### Kutipan Pilihan

Masuknya ilmu sosial ke dalam ilmu hukum baru terjadi pada awal
abad ke-20. Timbulnya aliran realisme hukum, sosiologi hukum, sosio-legal,
critical legal studies, dan hukum progresif di Indinonesia, menjadi
bukti bahwa ilmu sosial mulai diperhatikan dan diperhitungkan oleh para ilmuwan
hukum. Ini harusnya dapat disadari sejak lama. Hukum yang baik adalah hukum
yang berafiliasi dengan masyarakat. Ia tidak boleh bekerja sendiri. Arogansi
inilah yang malah akan membuat hukum terjebak dalam paradigmanya sendiri. Adanya
pengaruh sosial dan tarik menarik dalam interaksi sosial, akan membuat hukum
menjadi lebih kaya makna. Apabila perdebatan selama ini, yang menganggap hukum
ada seni (perspektif sosiologi) dan memandang sosiologi adalah kajian
pengalaman empiri (perspektif hukum), diharapkan dapat segera mereda. Berdamai
secara ilmiah lebih diutamakan. Sehingga timbulnya sosiologi hukum dalam
disiplin ilmu baru, menjadi sangat penting sebagai solusi moderat di antara
keduanya.
Memasuki abad ke-21, maka kerterkatian antara ilmu sosial dan ilmu
hukum menjadi sangat erat. Keduanya saling mempengaruhi (walaupun menurut
penulis, ilmu sosial-lah yang dominan dalam mempengaruhi hukum) demi
terwujudnya peradaban yang dinamis. Dalam konteks ini, maka lahirlah apa yang
dinamakan klasifikasi hukum yang diuraikan oleh Phillippe Nonet dan Philip
Selznick. Mereka membagi hukum menjadi tiga tipe, yakni hukum represif, hukum
otonom, dan hukum responsif. Kemudian muncul aliran realisme yang dipelopori
oleh Roscoe Pound dan Oliver Holmes, seorang Hakim Agung Amerika. Bahkan Holmes
menyatakan bahwa hukum yang baik tidak lahir dalam konteks hitam putihnya
peraturan, tapi hukum yang berasal dari pengalaman hakim dalam memutus suatu
perkara. Dan masih banyak lagi produktisasi dari berdifusinya ilmu sosial dan
ilmu hukum.

######

__Tugas yang Diberikan 1__:
Dapatkah Anda menyalin bagian kutipan tentang ilmu sosial dan ilmu hukum di atas yang dibuka dengan kata-kata berisi "Memasuki abad ke-21, maka" dan ditutup dengan "ilmu hukum."?

### Bahan yang Tersedia

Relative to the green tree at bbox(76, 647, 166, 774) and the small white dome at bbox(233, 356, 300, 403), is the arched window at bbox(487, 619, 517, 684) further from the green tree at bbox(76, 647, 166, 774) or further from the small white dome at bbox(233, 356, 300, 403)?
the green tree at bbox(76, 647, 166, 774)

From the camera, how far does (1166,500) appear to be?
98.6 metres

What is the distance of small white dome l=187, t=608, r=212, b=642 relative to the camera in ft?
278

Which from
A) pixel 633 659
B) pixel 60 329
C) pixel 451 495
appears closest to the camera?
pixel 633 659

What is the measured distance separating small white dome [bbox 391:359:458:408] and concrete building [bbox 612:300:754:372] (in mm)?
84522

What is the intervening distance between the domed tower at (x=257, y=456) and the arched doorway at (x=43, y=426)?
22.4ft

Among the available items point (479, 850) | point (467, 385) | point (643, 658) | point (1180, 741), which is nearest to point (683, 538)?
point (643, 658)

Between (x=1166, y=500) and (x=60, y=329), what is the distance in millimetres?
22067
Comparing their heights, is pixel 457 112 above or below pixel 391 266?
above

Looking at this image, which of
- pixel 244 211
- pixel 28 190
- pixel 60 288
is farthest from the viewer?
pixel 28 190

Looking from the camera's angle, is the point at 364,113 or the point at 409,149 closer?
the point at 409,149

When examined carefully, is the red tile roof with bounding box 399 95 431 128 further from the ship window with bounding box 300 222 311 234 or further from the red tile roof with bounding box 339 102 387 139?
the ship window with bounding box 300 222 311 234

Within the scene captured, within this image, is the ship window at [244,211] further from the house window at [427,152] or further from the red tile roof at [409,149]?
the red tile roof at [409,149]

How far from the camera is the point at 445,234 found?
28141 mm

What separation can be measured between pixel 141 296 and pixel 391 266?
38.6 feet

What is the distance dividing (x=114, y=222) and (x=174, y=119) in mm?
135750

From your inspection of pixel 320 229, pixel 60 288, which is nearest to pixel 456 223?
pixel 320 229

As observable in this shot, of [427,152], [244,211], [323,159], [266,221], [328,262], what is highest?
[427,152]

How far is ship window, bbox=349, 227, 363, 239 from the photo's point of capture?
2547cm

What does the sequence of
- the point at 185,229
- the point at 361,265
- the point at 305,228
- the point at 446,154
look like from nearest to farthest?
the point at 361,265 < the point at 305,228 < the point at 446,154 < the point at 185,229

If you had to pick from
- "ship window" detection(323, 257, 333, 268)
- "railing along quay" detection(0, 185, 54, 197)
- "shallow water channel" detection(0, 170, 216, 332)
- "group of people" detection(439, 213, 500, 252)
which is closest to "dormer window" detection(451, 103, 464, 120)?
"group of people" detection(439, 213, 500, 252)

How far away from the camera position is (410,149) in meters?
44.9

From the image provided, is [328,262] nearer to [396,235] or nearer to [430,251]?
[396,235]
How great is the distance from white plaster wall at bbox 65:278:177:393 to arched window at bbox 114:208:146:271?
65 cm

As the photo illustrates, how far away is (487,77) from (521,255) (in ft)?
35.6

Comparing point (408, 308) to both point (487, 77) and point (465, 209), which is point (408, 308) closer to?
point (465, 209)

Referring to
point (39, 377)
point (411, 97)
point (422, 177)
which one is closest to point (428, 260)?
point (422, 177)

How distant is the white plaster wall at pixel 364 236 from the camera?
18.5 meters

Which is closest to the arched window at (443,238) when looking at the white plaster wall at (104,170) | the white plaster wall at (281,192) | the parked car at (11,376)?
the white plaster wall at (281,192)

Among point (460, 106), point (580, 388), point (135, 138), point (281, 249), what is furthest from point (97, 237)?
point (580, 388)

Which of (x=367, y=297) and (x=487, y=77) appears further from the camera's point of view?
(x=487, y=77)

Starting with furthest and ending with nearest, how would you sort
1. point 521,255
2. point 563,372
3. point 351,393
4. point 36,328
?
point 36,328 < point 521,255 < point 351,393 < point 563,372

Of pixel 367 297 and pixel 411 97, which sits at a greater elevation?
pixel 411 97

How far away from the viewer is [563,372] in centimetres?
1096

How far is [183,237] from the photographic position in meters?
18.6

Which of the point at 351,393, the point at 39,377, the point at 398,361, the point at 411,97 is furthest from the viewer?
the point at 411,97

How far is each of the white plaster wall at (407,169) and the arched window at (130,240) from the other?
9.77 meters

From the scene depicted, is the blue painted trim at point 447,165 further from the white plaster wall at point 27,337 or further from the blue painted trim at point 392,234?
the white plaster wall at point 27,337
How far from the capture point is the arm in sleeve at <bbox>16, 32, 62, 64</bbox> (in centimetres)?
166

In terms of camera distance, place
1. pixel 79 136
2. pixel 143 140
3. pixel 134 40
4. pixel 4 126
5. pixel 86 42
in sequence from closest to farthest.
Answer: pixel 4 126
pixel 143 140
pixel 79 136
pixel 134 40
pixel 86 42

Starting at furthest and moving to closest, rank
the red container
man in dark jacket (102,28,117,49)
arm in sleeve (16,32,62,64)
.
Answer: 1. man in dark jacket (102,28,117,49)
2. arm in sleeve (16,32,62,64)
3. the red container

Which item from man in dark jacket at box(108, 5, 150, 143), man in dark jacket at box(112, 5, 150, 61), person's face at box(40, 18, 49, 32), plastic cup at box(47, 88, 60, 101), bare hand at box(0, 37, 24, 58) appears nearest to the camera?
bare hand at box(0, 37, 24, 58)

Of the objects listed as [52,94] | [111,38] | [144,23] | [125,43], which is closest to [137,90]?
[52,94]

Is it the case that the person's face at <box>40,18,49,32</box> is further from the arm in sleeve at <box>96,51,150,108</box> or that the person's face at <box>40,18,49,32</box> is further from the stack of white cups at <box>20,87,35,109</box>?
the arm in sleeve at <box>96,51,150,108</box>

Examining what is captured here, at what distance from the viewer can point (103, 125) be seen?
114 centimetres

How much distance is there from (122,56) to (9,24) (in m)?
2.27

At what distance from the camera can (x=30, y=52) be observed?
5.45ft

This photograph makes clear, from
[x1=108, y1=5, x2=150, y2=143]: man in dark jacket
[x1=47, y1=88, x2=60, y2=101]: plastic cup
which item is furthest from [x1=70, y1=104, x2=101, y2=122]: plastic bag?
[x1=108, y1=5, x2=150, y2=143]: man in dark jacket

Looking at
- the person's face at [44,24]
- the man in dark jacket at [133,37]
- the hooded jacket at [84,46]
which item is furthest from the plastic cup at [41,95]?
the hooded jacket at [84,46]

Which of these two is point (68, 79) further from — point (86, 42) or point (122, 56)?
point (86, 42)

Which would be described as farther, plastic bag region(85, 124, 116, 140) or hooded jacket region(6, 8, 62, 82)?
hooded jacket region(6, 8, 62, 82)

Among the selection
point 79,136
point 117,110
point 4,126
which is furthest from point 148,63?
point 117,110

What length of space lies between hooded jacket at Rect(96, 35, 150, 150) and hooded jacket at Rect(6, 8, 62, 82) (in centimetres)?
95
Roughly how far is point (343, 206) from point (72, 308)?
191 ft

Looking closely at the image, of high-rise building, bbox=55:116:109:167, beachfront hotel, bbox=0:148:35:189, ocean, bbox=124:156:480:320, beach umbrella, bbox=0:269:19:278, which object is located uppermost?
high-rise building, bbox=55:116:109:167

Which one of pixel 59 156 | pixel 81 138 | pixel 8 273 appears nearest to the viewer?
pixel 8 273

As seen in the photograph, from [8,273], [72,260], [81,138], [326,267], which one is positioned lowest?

######

__Tugas yang Diberikan 2__:
Bisakah Anda menulis ulang bagian catatan mulai dari baris yang memuat "Which one of" sampai akhir catatan, termasuk baris pertama dan terakhirnya, dengan "viewer" diganti menjadi "camera" dan tanpa perubahan lain? Tampilkan hanya baris-baris tersebut.

__Hasil Akhir 1__:
Memasuki abad ke-21, maka kerterkatian antara ilmu sosial dan ilmu
hukum menjadi sangat erat. Keduanya saling mempengaruhi (walaupun menurut
penulis, ilmu sosial-lah yang dominan dalam mempengaruhi hukum) demi
terwujudnya peradaban yang dinamis. Dalam konteks ini, maka lahirlah apa yang
dinamakan klasifikasi hukum yang diuraikan oleh Phillippe Nonet dan Philip
Selznick. Mereka membagi hukum menjadi tiga tipe, yakni hukum represif, hukum
otonom, dan hukum responsif. Kemudian muncul aliran realisme yang dipelopori
oleh Roscoe Pound dan Oliver Holmes, seorang Hakim Agung Amerika. Bahkan Holmes
menyatakan bahwa hukum yang baik tidak lahir dalam konteks hitam putihnya
peraturan, tapi hukum yang berasal dari pengalaman hakim dalam memutus suatu
perkara. Dan masih banyak lagi produktisasi dari berdifusinya ilmu sosial dan
ilmu hukum.

__Hasil Akhir 2__:
Which one of pixel 59 156 | pixel 81 138 | pixel 8 273 appears nearest to the camera?
pixel 8 273

As seen in the photograph, from [8,273], [72,260], [81,138], [326,267], which one is positioned lowest?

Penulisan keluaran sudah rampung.